L’idée, selon Rando Québec, est de ramifier la « colonne vertébrale » du Québec pédestre avec d’autres boucles régionales pour en faire un vaste réseau interrégional.

Image: Rando Québec

Miser sur la pérennité

Créer des sentiers et les entretenir, ça coûte cher : en 2017, le ministère de l’Éducation et de l’Enseignement supérieur octroie à Rando Québec une enveloppe de 434 000 $, vouée au développement du Sentier national. « Ce budget nous a permis de mobiliser les Unités régionales de loisir et de sport pour agir comme les leaders de tables de concertation régionales autour du Sentier national, indique Grégory Flayol. L’objectif était que le projet repose sur une véritable implication des acteurs régionaux. »

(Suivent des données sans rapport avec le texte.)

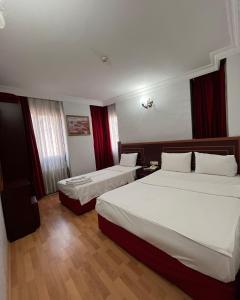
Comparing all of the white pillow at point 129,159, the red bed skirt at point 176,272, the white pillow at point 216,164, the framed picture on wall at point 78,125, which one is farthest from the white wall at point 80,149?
the white pillow at point 216,164

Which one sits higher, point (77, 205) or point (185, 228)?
point (185, 228)

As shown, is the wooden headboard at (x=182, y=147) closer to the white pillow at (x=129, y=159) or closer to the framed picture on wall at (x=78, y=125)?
the white pillow at (x=129, y=159)

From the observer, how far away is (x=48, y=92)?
3584 mm

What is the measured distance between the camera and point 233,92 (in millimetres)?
2428

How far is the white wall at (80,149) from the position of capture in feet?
13.5

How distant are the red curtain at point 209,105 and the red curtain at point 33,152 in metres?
3.55

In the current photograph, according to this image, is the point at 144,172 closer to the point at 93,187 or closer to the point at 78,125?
the point at 93,187

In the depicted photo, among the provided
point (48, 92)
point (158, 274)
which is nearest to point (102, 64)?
point (48, 92)

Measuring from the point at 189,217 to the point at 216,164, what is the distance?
1.46m

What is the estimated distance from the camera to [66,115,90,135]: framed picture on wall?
13.5ft

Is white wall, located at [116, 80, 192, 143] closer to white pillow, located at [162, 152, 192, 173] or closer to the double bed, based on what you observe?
white pillow, located at [162, 152, 192, 173]

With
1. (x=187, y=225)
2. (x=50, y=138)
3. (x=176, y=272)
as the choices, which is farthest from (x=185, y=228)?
(x=50, y=138)

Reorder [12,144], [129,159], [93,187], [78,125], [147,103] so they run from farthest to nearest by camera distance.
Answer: [78,125] < [129,159] < [147,103] < [93,187] < [12,144]

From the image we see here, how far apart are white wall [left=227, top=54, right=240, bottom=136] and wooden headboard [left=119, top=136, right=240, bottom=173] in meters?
0.21
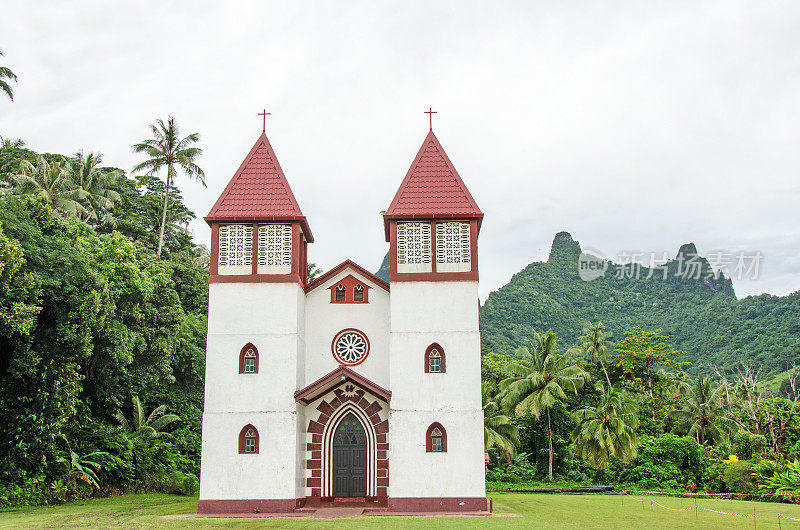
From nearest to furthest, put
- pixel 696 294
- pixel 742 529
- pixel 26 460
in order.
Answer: pixel 742 529, pixel 26 460, pixel 696 294

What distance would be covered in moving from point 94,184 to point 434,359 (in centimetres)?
2186

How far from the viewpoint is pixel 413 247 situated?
19203 mm

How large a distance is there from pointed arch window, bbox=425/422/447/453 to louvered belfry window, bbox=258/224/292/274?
5.38m

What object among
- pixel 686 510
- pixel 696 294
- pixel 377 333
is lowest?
pixel 686 510

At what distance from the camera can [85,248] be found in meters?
21.8

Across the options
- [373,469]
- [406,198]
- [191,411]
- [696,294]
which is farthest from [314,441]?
[696,294]

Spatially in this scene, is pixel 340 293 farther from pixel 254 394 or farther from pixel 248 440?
pixel 248 440

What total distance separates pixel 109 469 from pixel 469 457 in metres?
11.6

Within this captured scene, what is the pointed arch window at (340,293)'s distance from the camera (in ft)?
65.8

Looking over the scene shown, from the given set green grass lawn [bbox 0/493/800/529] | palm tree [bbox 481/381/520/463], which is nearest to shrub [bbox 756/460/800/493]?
green grass lawn [bbox 0/493/800/529]

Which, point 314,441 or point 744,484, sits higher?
point 314,441

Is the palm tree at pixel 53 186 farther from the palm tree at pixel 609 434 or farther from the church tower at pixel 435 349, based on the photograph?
the palm tree at pixel 609 434

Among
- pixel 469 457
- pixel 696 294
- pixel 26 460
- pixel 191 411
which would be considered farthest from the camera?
pixel 696 294

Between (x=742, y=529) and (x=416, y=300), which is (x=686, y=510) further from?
(x=416, y=300)
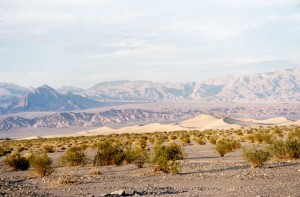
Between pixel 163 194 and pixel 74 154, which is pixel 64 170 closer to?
pixel 74 154

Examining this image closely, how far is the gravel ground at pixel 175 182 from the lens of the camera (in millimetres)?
17438

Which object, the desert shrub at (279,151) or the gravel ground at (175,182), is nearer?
the gravel ground at (175,182)

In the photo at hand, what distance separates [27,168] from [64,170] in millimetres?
3281

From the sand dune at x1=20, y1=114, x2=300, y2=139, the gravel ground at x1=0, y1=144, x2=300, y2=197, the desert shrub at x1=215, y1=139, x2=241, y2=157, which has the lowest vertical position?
the sand dune at x1=20, y1=114, x2=300, y2=139

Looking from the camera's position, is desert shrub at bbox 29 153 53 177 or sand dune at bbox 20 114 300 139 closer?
desert shrub at bbox 29 153 53 177

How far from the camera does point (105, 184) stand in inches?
799

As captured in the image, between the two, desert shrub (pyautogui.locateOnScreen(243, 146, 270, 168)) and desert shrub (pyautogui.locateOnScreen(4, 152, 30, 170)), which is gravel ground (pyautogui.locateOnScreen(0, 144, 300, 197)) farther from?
desert shrub (pyautogui.locateOnScreen(4, 152, 30, 170))

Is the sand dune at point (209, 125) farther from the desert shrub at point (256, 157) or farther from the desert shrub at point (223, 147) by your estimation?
the desert shrub at point (256, 157)

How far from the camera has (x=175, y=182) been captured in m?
20.2

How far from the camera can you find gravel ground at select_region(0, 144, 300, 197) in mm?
17438

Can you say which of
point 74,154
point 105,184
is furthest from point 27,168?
point 105,184

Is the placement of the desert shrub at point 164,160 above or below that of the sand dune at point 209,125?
above

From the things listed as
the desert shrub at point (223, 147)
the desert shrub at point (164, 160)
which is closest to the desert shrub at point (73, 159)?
the desert shrub at point (164, 160)

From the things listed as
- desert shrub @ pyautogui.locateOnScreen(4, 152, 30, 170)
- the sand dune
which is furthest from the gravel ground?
the sand dune
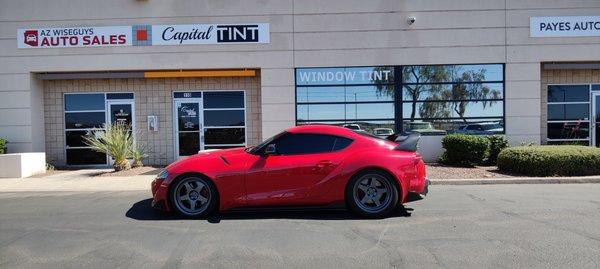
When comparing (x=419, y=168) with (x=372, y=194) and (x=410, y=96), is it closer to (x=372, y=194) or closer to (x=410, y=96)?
(x=372, y=194)

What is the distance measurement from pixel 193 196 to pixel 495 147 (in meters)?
9.91

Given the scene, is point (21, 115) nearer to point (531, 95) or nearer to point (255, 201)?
point (255, 201)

En outre, depuis 2019, en vertu du Programme de soutien à la mise à niveau et à l’amélioration des sentiers et des sites de pratique d’activités de plein air, les gestionnaires de territoires voués au plein air ont pu bénéficier d’une subvention gouvernementale de cinq millions de dollars. Car si certaines municipalités peuvent se montrer généreuses à l’égard des lieux de pratique du plein air, d’autres n’accordent aucune aide financière. « Dans certaines MRC, on continue à voir le plein air comme un secteur qui coûte cher et qui ne rapporte pas grand-chose », résume le coordonnateur du Sentier national. Pourtant, l’idée de sillonner le territoire à pied est, en soi, un formidable produit d’appel touristique, car cela renvoie à une tradition : autochtone, d’abord, mais aussi reliée à la colonisation et aux coureurs des bois. « Pas nécessaire d’être un marcheur au long cours pour s’imprégner de ce qui fait le charme de la randonnée : les parfums des sous-bois, les feuilles qui craquent sous les pas, le vent qui joue dans les arbres », résume Grégory Flayol.

Quelques randonnées

La boucle du refuge La Faille (Charlevoix)

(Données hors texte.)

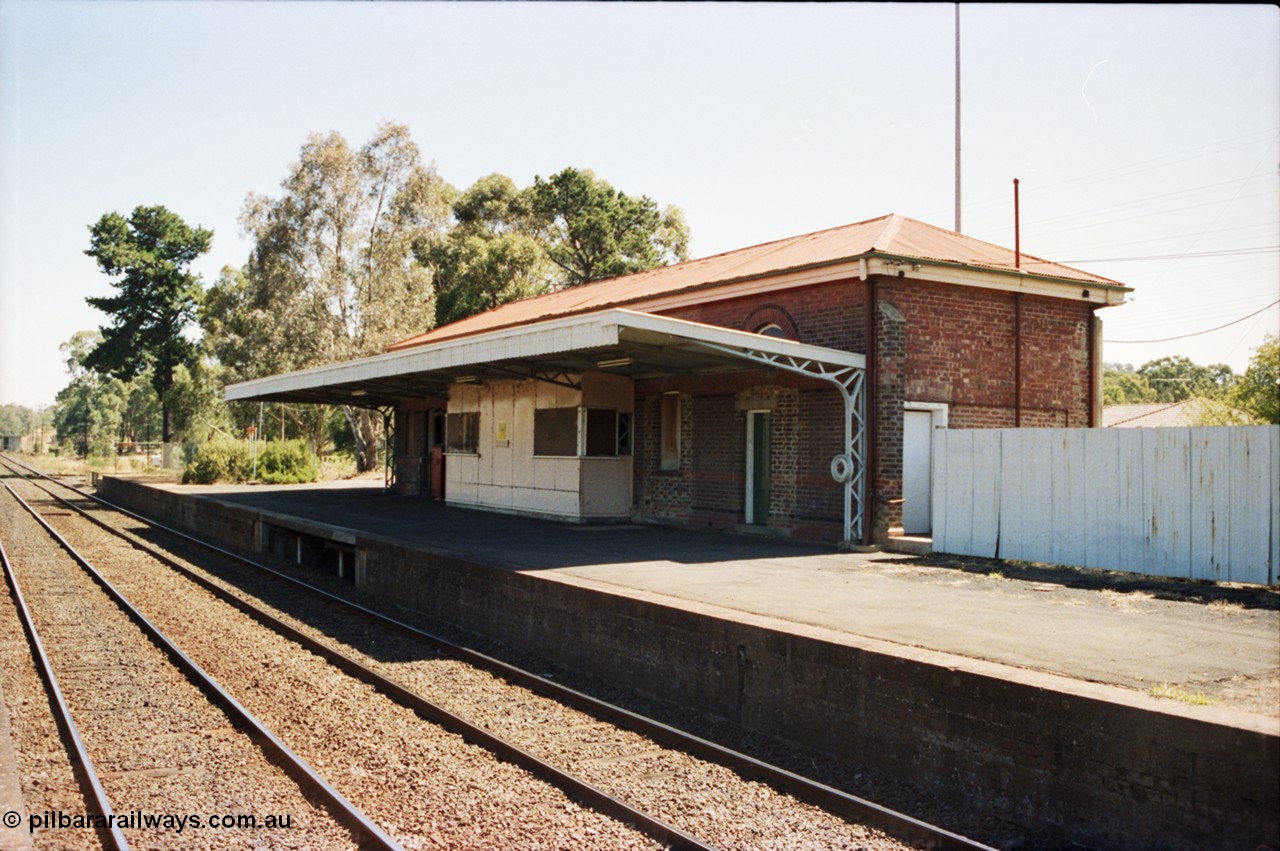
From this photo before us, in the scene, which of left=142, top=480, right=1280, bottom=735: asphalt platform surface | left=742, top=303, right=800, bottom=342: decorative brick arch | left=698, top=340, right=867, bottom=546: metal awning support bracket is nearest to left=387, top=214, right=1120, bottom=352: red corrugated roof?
left=742, top=303, right=800, bottom=342: decorative brick arch

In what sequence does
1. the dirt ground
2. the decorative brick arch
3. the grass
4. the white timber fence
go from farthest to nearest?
the decorative brick arch, the white timber fence, the dirt ground, the grass

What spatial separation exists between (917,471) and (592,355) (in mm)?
5296

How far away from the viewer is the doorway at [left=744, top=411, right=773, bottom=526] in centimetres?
1532

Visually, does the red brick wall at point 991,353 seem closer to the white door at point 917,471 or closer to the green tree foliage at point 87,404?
the white door at point 917,471

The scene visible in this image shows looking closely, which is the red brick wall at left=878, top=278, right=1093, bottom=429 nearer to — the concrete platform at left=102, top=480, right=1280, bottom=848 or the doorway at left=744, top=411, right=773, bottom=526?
the doorway at left=744, top=411, right=773, bottom=526

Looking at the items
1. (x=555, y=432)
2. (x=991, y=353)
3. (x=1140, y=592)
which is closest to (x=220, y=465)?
(x=555, y=432)

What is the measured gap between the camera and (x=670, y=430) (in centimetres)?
1752

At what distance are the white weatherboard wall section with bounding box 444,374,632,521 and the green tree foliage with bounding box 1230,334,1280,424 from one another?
1305 centimetres

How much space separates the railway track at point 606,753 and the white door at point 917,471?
730 cm

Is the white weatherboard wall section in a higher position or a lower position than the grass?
higher

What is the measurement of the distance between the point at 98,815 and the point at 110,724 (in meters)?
2.06

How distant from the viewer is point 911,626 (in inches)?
297

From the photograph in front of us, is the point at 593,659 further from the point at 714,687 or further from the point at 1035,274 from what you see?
the point at 1035,274

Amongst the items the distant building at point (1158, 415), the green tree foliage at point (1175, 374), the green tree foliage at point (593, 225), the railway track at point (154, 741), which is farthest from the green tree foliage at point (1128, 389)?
the railway track at point (154, 741)
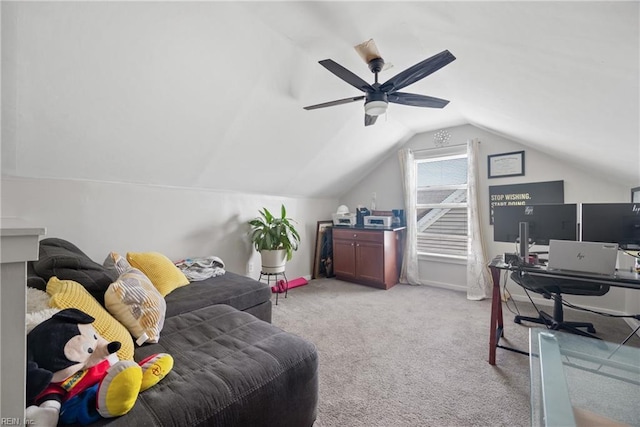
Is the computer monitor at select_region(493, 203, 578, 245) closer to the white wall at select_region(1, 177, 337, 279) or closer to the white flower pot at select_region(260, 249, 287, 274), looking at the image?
the white flower pot at select_region(260, 249, 287, 274)

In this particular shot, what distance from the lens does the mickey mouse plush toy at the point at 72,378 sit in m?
0.81

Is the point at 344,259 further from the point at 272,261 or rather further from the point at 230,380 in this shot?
the point at 230,380

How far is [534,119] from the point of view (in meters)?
2.31

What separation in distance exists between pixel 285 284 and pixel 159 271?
5.97 ft

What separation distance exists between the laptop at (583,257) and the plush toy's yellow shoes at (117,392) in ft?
8.40

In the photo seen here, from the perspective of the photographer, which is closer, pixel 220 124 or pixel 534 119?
pixel 534 119

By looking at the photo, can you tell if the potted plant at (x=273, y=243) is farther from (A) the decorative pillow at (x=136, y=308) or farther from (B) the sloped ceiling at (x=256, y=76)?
(A) the decorative pillow at (x=136, y=308)

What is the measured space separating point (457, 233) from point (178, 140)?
12.9 feet

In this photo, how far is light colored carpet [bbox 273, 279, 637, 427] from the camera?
156 centimetres

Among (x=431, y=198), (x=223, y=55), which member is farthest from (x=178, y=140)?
(x=431, y=198)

Ce sentier de 6 km, de niveau intermédiaire, fait partie du magnifique sentier des Caps de Charlevoix. Il est ainsi nommé parce qu’il permet d’observer une vaste faille géologique et passe par un refuge parfait pour une halte dîner. Son atout majeur : la multitude de points de vue sur le fleuve, L’Isle-aux-Grues et sur les montagnes charlevoisiennes.

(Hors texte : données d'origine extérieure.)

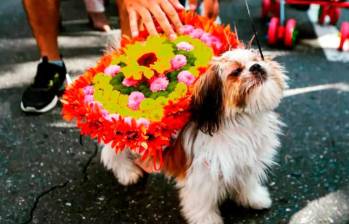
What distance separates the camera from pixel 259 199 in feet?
7.65

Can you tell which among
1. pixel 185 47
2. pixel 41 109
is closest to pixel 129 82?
pixel 185 47

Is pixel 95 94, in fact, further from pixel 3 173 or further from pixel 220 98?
pixel 3 173

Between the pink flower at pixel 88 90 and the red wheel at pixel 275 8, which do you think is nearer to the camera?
the pink flower at pixel 88 90

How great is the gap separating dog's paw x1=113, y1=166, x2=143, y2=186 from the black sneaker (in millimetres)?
862

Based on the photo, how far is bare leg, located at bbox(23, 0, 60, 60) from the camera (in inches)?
124

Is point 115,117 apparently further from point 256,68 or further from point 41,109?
point 41,109

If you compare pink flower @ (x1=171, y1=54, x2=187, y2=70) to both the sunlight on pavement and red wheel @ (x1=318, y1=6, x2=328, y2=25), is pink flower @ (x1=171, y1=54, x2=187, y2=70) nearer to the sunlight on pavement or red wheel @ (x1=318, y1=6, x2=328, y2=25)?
the sunlight on pavement

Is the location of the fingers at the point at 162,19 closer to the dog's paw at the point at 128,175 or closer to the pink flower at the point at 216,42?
the pink flower at the point at 216,42

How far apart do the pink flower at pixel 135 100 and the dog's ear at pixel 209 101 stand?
0.70 ft

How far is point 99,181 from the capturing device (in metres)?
2.61

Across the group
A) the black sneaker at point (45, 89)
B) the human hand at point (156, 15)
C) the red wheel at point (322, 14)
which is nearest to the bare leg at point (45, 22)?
the black sneaker at point (45, 89)

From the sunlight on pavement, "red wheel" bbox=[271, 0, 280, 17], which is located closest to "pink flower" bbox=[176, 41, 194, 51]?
the sunlight on pavement

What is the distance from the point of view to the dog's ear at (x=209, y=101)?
1880 millimetres

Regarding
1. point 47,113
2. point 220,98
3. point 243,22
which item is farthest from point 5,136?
point 243,22
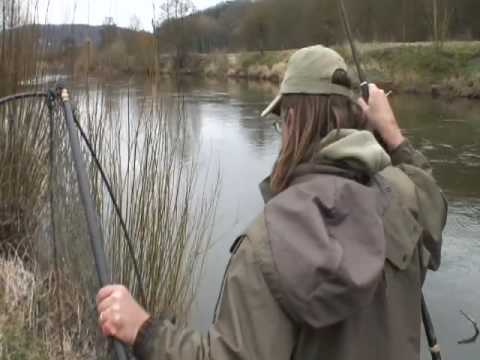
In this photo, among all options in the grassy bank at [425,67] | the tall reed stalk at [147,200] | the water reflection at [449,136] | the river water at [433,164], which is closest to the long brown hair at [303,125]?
the tall reed stalk at [147,200]

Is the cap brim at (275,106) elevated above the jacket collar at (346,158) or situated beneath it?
elevated above

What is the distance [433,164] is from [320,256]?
9664 millimetres

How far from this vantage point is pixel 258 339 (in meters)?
1.15

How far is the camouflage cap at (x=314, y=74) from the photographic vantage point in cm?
139

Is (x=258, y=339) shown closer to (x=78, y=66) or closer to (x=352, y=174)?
(x=352, y=174)

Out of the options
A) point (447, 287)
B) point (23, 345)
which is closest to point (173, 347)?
point (23, 345)

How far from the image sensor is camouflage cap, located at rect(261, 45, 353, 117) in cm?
139

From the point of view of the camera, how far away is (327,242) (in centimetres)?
116

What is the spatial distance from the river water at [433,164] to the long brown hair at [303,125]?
2144 mm

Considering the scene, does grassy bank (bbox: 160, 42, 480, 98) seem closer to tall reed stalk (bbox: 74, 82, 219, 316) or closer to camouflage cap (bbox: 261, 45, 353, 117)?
tall reed stalk (bbox: 74, 82, 219, 316)

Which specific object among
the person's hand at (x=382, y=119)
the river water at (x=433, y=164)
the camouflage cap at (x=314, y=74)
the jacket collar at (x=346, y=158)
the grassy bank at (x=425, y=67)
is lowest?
the river water at (x=433, y=164)

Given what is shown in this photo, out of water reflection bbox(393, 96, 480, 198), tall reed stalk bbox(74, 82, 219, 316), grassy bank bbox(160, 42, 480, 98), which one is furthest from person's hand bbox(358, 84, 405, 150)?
grassy bank bbox(160, 42, 480, 98)

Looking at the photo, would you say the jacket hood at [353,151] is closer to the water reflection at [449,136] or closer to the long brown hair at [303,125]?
the long brown hair at [303,125]

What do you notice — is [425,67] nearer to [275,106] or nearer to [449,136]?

Le sentier du mont Ouareau (Lanaudière)

Ce circuit linéaire de 13 km se fait tout en douceur avec une ascension progressive croisant plusieurs lacs : Archambault, Ouareau et Lemieux. Au sommet, la vue sur les lacs et sur la mer de montagnes qui se déploie devant soi est spectaculaire.

Le sentier des Falaises (région de Québec)

De niveau avancé, ce sentier linéaire de 17 km se parcourt en deux jours avec nuit en refuge. Il est particulièrement spectaculaire en panoramas, mais au prix d’une ascension plutôt sérieuse (573 m de dénivelé positif). La nuit en refuge, à 600 m d’altitude, est une expérience inoubliable.


 

Rando Québec propose des fiches « Prêt-à-partir » qui détaillent des sections du réseau en randonnées d’un ou de plusieurs jours, avec carte et information complète (accès, dénivelé, hébergement, etc.).